─── Teks Kutipan ───

Ada banyak sekali tulisan, buku, presentasi, atau ahli yang mencoba merumuskan hal-hal paling penting agar bisa sukses dalam menjalankan startup. Hal-hal tersebut bisa dari berbagai macam aspek, baik itu internal perusahaan ataupun eksternal. Salah satu dari hal-hal penting tersebut yang saya temukan dalam hampir 5 tahun perjalanan di dunia startup teknologi, sangat penting, namun sering kali luput oleh kita adalah bagaimana menjaga semangat tim kita.
Tidak dapat dipungkiri bekerja di sebuah startup adalah sebuah hal yang penuh dengan tantangan, resiko, sekaligus juga beban yang lebih berat dibanding bekerja di lingkungan kerja lainnya yang sudah settle dan semuanya dapat diprediksi dengan baik. Startup adalah entitas yang dituntut untuk cepat bergerak dan dinamis untuk bisa memverifikasi bisnis modelnya secepat mungkin, sehingga itu berpengaruh kepada tuntutan yang juga lebih tinggi kepada orang-orang di dalamnya.

───

# Tugas Latihan
1. Dalam teks tentang startup, hal penting apa yang menurut penulis sering kali luput?
2. Salin tanpa perubahan bagian teks tentang startup dari "Tidak dapat dipungkiri" sampai "orang-orang di dalamnya.".
Baris-baris berikut tidak berkaitan dengan teks tentang startup di atas.

─── Bahan Tersedia ───

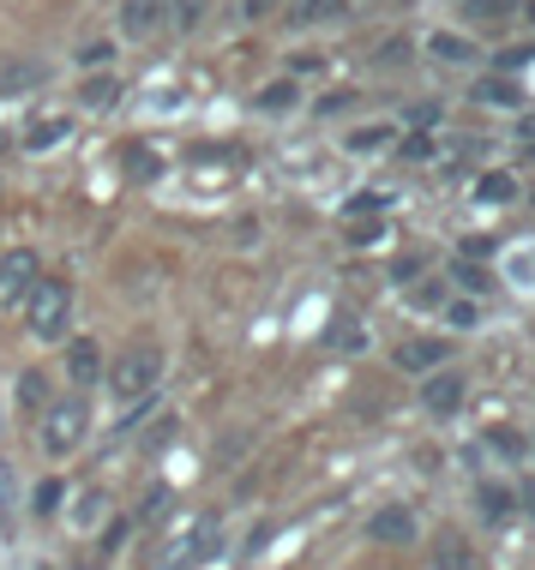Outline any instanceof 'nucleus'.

───
─── Bahan Tersedia ───

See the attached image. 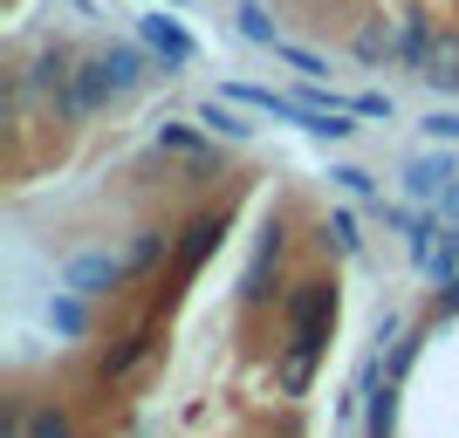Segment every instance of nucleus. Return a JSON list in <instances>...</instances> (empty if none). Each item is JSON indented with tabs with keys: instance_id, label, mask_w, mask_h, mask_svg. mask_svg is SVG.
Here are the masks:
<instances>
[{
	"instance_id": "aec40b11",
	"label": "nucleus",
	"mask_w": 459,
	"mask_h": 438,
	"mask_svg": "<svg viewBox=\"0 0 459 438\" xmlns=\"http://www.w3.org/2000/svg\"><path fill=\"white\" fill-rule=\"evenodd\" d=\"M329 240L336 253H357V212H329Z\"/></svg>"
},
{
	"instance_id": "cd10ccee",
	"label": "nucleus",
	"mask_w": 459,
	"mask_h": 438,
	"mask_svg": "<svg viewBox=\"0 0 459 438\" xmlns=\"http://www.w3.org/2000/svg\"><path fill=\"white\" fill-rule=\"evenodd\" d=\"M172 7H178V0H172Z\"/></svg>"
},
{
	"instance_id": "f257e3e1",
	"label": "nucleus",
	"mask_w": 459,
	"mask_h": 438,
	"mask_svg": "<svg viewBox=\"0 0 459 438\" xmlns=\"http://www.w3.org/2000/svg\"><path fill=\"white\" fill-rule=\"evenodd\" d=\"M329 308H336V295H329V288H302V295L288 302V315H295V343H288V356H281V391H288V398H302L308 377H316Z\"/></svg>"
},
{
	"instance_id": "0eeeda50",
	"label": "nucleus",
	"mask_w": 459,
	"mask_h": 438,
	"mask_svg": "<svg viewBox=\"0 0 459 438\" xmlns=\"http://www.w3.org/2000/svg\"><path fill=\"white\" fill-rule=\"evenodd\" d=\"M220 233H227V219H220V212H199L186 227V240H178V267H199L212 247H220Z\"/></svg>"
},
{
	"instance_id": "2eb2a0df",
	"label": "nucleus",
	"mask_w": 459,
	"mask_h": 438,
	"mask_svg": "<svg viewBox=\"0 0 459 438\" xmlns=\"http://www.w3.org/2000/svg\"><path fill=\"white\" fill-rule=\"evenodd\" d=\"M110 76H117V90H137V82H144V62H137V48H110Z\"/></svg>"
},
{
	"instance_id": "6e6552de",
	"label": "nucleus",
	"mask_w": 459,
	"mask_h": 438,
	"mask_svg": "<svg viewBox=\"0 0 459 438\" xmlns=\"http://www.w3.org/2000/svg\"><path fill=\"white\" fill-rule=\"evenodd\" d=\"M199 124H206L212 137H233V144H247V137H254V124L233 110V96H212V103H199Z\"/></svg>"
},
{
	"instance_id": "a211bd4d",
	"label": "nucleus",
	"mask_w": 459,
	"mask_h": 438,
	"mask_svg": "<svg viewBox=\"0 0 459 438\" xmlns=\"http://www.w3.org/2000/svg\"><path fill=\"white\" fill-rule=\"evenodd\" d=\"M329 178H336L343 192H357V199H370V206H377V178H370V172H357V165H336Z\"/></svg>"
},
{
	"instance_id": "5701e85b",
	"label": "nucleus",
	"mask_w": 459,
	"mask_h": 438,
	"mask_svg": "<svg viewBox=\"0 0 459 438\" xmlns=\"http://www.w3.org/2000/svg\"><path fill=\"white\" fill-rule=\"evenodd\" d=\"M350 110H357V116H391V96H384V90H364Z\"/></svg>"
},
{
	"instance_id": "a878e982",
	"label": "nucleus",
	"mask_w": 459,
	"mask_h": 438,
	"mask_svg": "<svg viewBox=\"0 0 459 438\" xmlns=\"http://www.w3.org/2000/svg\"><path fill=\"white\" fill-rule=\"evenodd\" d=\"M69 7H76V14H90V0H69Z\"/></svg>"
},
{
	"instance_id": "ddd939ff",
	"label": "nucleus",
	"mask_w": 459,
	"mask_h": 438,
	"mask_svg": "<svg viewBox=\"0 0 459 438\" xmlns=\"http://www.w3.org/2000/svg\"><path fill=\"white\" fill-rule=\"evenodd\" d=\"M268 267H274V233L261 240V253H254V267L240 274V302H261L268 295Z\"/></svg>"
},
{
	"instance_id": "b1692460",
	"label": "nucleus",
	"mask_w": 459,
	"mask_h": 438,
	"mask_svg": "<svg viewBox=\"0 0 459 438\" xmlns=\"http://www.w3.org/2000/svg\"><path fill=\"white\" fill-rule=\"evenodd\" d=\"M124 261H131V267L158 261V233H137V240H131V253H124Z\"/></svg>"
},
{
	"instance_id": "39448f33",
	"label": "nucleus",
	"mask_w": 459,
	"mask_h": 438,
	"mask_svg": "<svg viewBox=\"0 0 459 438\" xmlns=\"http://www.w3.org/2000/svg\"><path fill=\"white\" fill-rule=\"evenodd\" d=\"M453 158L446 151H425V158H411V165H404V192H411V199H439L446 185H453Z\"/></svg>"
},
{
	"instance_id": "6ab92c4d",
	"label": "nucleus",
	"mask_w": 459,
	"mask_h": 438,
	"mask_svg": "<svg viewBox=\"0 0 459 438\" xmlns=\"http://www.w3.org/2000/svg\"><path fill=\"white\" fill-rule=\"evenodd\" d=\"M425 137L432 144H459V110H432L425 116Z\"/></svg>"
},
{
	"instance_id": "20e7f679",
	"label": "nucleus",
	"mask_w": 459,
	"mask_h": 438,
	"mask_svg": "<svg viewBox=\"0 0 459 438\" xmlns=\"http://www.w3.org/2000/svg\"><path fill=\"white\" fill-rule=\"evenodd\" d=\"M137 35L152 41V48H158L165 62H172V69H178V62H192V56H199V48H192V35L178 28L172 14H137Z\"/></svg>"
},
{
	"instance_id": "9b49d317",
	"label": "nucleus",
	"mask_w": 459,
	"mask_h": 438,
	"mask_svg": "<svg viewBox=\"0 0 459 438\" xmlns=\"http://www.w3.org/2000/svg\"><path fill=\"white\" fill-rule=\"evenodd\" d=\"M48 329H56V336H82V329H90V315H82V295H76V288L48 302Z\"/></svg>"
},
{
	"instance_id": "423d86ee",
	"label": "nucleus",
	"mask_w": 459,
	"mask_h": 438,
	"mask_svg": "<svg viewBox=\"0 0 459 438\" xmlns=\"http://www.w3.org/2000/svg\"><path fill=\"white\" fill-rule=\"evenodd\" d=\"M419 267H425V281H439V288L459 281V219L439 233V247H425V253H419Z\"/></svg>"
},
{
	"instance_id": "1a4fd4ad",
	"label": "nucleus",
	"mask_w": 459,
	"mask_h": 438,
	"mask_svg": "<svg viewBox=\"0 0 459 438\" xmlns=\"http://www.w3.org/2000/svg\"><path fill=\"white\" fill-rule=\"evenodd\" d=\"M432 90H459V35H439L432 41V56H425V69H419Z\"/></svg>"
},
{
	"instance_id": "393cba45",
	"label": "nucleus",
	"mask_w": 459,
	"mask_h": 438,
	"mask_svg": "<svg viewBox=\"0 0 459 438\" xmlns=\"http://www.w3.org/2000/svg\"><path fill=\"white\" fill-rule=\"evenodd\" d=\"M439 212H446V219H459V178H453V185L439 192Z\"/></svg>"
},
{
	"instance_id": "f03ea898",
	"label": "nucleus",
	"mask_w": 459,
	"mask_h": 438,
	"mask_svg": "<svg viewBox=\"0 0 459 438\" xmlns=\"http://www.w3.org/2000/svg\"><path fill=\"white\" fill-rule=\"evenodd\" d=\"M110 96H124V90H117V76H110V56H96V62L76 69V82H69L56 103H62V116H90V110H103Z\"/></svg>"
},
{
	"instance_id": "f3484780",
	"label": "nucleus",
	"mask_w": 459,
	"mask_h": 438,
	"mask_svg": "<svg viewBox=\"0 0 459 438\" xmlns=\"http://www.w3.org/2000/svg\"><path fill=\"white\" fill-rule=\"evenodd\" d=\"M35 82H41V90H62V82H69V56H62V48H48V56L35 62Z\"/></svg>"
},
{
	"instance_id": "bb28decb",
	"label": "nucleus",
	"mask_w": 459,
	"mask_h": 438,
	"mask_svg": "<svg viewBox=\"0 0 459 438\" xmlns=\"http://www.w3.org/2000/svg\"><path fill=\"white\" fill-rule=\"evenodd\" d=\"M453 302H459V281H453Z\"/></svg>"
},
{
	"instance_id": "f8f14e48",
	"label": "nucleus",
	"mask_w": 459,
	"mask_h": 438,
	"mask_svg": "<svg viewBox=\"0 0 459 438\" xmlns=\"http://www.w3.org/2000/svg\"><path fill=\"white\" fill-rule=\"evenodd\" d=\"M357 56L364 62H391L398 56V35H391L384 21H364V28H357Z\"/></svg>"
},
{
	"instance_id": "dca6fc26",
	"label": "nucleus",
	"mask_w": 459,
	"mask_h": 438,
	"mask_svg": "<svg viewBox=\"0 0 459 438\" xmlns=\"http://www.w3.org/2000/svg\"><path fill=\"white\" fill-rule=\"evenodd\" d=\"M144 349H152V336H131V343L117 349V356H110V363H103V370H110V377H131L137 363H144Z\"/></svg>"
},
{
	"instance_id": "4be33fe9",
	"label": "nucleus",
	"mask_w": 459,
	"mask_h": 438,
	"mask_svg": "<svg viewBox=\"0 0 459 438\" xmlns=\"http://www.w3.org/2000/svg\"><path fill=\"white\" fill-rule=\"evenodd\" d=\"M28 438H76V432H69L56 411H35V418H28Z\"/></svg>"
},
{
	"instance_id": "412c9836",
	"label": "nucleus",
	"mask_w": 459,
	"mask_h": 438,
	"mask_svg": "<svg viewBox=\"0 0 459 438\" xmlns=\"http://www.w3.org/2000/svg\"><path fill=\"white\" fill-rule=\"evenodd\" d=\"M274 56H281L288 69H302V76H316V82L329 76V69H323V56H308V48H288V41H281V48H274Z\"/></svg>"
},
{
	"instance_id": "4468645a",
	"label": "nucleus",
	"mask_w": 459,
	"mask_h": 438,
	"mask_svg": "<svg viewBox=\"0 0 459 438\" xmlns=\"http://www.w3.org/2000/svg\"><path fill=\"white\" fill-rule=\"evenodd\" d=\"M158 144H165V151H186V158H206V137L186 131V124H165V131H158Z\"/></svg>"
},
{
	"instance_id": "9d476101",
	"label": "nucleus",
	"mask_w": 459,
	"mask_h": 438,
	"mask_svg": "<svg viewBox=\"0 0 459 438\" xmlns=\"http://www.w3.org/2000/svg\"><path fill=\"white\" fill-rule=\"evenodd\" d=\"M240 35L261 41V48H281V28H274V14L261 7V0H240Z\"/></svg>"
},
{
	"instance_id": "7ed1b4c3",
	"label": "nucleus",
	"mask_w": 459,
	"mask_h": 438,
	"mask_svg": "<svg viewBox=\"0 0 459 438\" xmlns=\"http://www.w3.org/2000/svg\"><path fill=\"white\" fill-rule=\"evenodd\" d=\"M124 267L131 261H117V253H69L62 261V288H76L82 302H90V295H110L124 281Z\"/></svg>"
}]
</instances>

───

# Hasil
1. Bagaimana menjaga semangat tim.

2.
Tidak dapat dipungkiri bekerja di sebuah startup adalah sebuah hal yang penuh dengan tantangan, resiko, sekaligus juga beban yang lebih berat dibanding bekerja di lingkungan kerja lainnya yang sudah settle dan semuanya dapat diprediksi dengan baik. Startup adalah entitas yang dituntut untuk cepat bergerak dan dinamis untuk bisa memverifikasi bisnis modelnya secepat mungkin, sehingga itu berpengaruh kepada tuntutan yang juga lebih tinggi kepada orang-orang di dalamnya.